Jesus on Death Row: The Trial of Jesus and American Capital Punishment by Mark Osler

Jesus on Death Row: The Trial of Jesus and American Capital Punishment by Mark Osler

Author:Mark Osler [Osler, Mark]
Language: eng
Format: mobi
Tags: The Trail Of Jesus And American Capital Punishment
Publisher: Abingdon Press
Published: 2009-05-31T16:00:00+00:00


When Peter was below in the courtyard, one of the servant-girls of the high priest came by. When she saw Peter warming himself, she stared at him and said, "You also were with Jesus, the man from Nazareth." But he denied it, saying, "I do not know or understand what you are talking about."

Could it be that the high priest's servant approached Peter as a potential witness at the trial? We do not know that this was definitely the case, but it fits with the context of the scene. This possibility certainly casts Peter in a better light; it could be that he was protecting Jesus by avoiding a situation where he would be forced to testify to what he truly believed—that Jesus was the Son of God.8

Is Peter's ability to avoid testifying a reflection of our modern process? Is taking the easy way out and relying on witnesses who are there to earn a reward of some type good enough? To answer these questions, we must answer tough questions about costs and efficiency.

Our modern reliance on cooperators is borne of the same impulse that led Caiaphas to recruit unreliable witnesses: We don't want to spend the time and money necessary to get better evidence, and we worry that requiring more neutral evidence may lead to the acquittals of those we would like to convict, imprison, and sometimes execute.

Is the use of cooperators out of hand?
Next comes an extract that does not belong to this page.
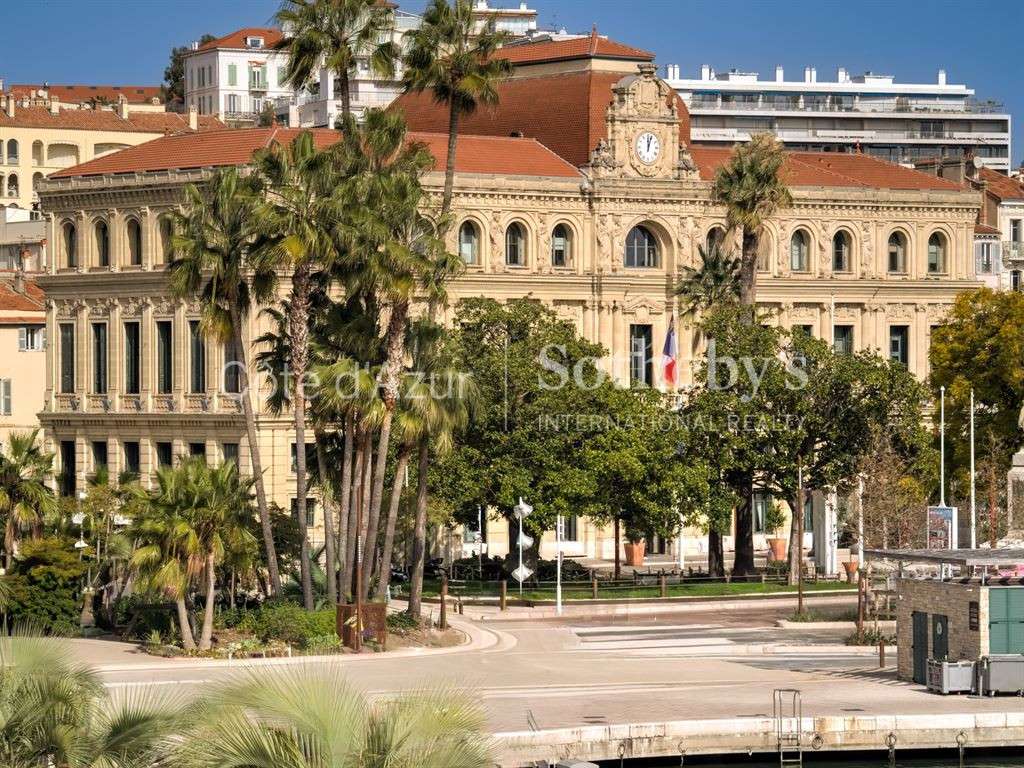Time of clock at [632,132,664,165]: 12:03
To this question, I offer a single statistic. In 1998, more than 63 percent of the narcoticstrafficking defendants tried in the federal Eastern District of Pennsylvania received a break at sentencing for cooperating with the government.9 Think about that—more than half of the defendants in that type of case were cooperating.10 Who, then, were they informing on? Apparently, they mostly ended up pointing to the 37 percent of defendants who did not get such a break. A system so reliant on cooperators motivated by personal interest is not efficient; it is broken.

Perhaps, as in Jerusalem two thousand years ago, we need fewer paid-off cooperators and more diligent servant girls in the courtyards looking for those who can and will tell the truth.